Diversification Opportunities for Sony and Apple
Very poor diversification
The 3 months correlation between Sony and Apple is 0.88. Overlapping area represents the amount of risk that can be diversified away by holding Sony Group and Apple Inc in the same portfolio, assuming nothing else is changed. The correlation between historical prices or returns on Apple Inc and Sony is a relative statistical measure of the degree to which these equity instruments tend to move together. The correlation coefficient measures the extent to which returns on Sony Group are associated (or correlated) with Apple. Values of the correlation coefficient range from -1 to +1, where. The correlation of zero (0) is possible when the price movement of Apple Inc has no effect on the direction of Sony i.e., Sony and Apple go up and down completely randomly.

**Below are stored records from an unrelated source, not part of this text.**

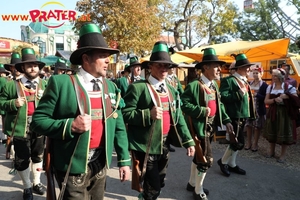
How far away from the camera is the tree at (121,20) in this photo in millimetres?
15328

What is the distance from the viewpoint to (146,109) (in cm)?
293

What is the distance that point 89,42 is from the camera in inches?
86.4

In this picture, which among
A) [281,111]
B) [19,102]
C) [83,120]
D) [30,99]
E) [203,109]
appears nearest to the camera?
[83,120]

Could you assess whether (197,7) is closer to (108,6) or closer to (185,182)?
(108,6)

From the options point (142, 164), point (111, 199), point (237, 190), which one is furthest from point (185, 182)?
point (142, 164)

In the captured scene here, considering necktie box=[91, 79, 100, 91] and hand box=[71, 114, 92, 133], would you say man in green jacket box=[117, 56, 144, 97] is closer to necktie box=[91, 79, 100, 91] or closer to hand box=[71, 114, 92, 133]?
necktie box=[91, 79, 100, 91]

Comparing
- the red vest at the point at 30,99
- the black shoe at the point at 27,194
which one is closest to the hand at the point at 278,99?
the red vest at the point at 30,99

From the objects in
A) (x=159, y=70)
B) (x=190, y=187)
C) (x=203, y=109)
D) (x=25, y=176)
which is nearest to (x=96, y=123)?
(x=159, y=70)

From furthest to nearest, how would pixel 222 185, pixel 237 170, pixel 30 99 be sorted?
pixel 237 170
pixel 222 185
pixel 30 99

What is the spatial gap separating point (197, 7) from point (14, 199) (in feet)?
83.3

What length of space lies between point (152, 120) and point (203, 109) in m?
0.94

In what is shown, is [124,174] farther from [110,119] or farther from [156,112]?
[156,112]

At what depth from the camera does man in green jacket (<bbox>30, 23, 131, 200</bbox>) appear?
2062 mm

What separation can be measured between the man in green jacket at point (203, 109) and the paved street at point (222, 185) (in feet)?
1.69
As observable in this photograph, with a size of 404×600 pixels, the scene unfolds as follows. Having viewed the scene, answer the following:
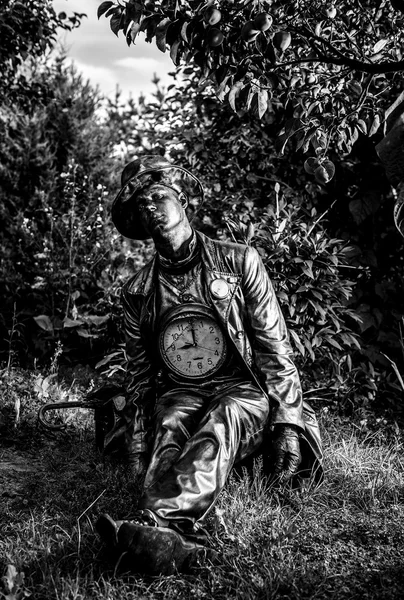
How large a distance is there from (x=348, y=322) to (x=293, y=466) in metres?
2.78

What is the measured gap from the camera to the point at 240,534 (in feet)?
10.8

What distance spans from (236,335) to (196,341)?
8.2 inches

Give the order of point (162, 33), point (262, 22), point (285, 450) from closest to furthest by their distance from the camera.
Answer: point (262, 22)
point (162, 33)
point (285, 450)

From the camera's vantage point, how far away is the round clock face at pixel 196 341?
3.83 m

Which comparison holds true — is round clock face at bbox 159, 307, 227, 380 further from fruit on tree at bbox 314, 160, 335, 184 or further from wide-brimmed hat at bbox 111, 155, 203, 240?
fruit on tree at bbox 314, 160, 335, 184

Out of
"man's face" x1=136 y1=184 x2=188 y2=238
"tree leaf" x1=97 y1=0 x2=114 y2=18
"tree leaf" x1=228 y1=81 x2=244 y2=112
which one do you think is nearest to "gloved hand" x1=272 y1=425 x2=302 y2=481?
"man's face" x1=136 y1=184 x2=188 y2=238

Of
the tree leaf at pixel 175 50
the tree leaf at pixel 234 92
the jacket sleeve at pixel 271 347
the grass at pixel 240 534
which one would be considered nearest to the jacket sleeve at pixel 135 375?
the grass at pixel 240 534

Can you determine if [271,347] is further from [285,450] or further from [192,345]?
[285,450]

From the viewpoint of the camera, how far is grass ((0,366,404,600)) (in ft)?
9.48

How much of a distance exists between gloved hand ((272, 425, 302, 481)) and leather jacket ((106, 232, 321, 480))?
0.05 m

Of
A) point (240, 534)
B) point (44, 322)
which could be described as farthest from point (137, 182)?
point (44, 322)

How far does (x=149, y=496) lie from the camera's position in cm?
311

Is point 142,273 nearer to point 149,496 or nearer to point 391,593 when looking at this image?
point 149,496

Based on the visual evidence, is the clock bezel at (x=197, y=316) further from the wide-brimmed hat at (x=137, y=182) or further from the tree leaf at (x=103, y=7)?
the tree leaf at (x=103, y=7)
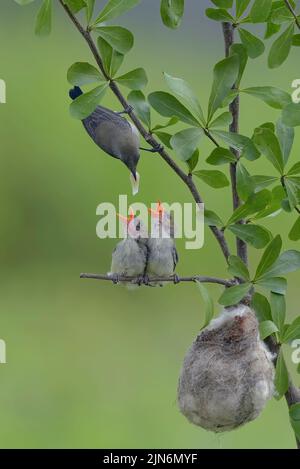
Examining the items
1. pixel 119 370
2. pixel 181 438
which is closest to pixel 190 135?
pixel 181 438

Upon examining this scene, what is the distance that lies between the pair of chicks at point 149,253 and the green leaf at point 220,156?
23 cm

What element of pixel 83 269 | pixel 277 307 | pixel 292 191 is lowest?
pixel 277 307

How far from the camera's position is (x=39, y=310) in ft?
9.75

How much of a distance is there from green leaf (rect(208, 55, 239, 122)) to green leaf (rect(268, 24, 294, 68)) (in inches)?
4.4

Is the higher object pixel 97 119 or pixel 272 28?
pixel 272 28

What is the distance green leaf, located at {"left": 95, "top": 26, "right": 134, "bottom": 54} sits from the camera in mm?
905

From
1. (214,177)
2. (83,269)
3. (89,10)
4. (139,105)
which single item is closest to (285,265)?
(214,177)

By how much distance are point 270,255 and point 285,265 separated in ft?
0.06

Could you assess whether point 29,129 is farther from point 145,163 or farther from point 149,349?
point 149,349

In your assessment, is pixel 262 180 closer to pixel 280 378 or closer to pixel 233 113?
pixel 233 113

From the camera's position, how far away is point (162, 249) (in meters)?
1.22

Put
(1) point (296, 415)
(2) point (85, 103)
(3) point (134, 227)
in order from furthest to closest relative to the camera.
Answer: (3) point (134, 227)
(1) point (296, 415)
(2) point (85, 103)

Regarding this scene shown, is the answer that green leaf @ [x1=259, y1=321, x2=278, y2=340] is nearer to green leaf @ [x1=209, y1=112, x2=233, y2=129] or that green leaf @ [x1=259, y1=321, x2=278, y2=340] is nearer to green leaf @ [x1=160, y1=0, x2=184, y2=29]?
green leaf @ [x1=209, y1=112, x2=233, y2=129]

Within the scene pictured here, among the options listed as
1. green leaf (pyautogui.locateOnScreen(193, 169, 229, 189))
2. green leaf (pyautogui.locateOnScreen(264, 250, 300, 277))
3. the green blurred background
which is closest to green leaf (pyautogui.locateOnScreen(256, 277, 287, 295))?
green leaf (pyautogui.locateOnScreen(264, 250, 300, 277))
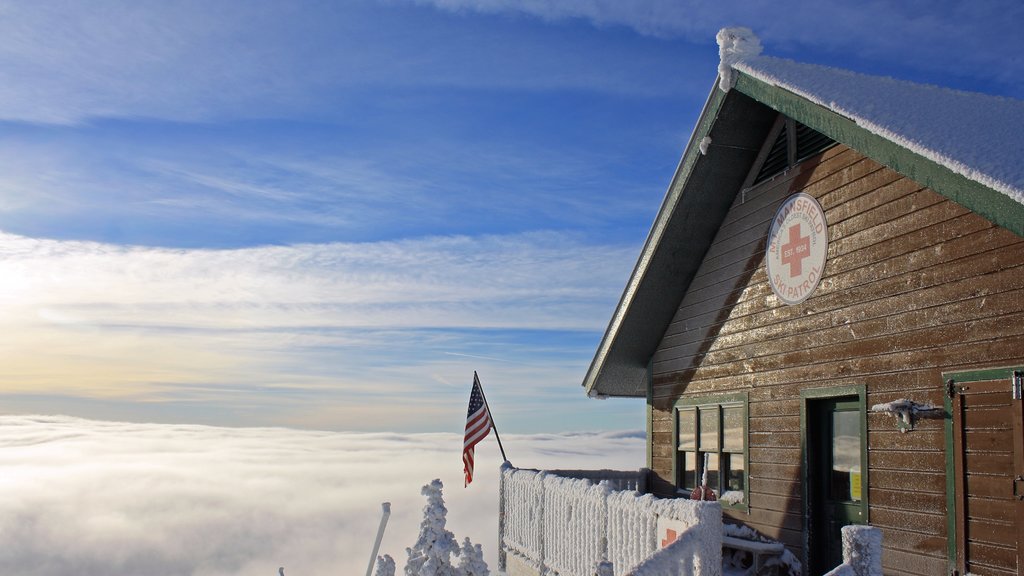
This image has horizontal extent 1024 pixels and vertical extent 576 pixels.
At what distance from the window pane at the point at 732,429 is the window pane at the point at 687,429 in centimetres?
86

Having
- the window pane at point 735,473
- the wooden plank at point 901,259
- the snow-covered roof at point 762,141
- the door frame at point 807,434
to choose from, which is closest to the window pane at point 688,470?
the window pane at point 735,473

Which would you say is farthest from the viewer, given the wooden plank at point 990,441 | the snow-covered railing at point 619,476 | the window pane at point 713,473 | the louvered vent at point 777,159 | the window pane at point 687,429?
the snow-covered railing at point 619,476

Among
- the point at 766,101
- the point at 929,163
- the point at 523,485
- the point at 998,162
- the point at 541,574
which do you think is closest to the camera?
the point at 998,162

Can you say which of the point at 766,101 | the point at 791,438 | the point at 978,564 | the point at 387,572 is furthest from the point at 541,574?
the point at 766,101

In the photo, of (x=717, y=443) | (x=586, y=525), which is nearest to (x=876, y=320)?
(x=717, y=443)

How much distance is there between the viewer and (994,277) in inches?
306

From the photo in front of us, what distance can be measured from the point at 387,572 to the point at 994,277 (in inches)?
275

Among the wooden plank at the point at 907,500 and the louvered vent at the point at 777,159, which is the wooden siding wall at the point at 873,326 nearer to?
the wooden plank at the point at 907,500

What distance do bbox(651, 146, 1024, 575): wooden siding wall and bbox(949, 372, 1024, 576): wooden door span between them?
0.25 meters

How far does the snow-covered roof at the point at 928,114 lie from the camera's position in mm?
7031

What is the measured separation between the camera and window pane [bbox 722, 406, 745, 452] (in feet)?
38.9

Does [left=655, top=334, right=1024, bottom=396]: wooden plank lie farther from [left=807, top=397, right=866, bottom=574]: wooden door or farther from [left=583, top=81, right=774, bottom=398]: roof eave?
[left=583, top=81, right=774, bottom=398]: roof eave

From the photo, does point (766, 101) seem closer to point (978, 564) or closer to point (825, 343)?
point (825, 343)

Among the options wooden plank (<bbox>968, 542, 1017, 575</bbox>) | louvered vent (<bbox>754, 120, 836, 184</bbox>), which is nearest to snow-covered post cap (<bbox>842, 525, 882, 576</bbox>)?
wooden plank (<bbox>968, 542, 1017, 575</bbox>)
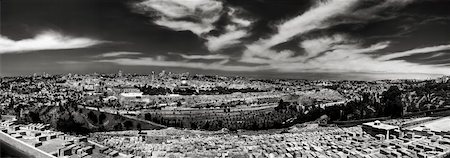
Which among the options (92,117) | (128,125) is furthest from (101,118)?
(128,125)

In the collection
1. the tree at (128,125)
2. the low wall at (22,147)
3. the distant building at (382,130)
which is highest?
the distant building at (382,130)

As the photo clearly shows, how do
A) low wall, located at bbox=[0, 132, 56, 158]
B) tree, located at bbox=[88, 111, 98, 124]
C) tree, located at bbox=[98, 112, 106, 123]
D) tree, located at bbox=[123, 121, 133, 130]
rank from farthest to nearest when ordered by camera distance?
tree, located at bbox=[98, 112, 106, 123], tree, located at bbox=[88, 111, 98, 124], tree, located at bbox=[123, 121, 133, 130], low wall, located at bbox=[0, 132, 56, 158]

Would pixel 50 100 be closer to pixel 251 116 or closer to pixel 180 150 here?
pixel 251 116

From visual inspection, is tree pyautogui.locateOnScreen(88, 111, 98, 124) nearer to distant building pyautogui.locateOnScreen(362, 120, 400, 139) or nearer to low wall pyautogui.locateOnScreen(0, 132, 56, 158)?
low wall pyautogui.locateOnScreen(0, 132, 56, 158)

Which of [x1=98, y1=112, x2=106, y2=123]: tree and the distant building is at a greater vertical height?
the distant building

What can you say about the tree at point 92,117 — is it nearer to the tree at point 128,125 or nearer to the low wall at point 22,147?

Pair Corralation between Sony and Apple
Assuming the 90 days trading horizon Sony Group is expected to generate 2.63 times more return on investment than Apple. However, Sony is 2.63 times more volatile than Apple Inc. It trades about 0.1 of its potential returns per unit of risk. Apple Inc is currently generating about 0.05 per unit of risk. If you would invest 1,620 in Sony Group on October 22, 2024 and sell it today you would earn a total of 290.00 from holding Sony Group or generate 17.9% return on investment over 90 days.
Time Period | 3 Months [change] |
Direction | Moves Together |
Strength | Strong |
Accuracy | 100.0% |
Values | Daily Returns |
Sony Group vs. Apple Inc
Performance |
Timeline |
Sony Group |
Apple Inc |
Sony and Apple Volatility Contrast
Predicted Return Density |
Returns |
Pair Trading with Sony and Apple
The main advantage of trading using opposite Sony and Apple positions is that it hedges away some unsystematic risk. Because of two separate transactions, even if Sony position performs unexpectedly, Apple can make up some of the losses. Pair trading also minimizes risk from directional movements in the market. For example, if an entire industry or sector drops because of unexpected headlines, the short position in Apple will offset losses from the drop in Apple's long position.Sony vs. AEON STORES | Sony vs. National Retail Properties | Sony vs. OFFICE DEPOT | Sony vs. Entravision Communications |
Apple vs. OFFICE DEPOT | Apple vs. PARKEN Sport Entertainment | Apple vs. Addus HomeCare | Apple vs. Nippon Light Metal |
Check out your portfolio center.Note that this page's information should be used as a complementary analysis to find the right mix of equity instruments to add to your existing portfolios or create a brand new portfolio. You can also try the Equity Analysis module to research over 250,000 global equities including funds, stocks and ETFs to find investment opportunities.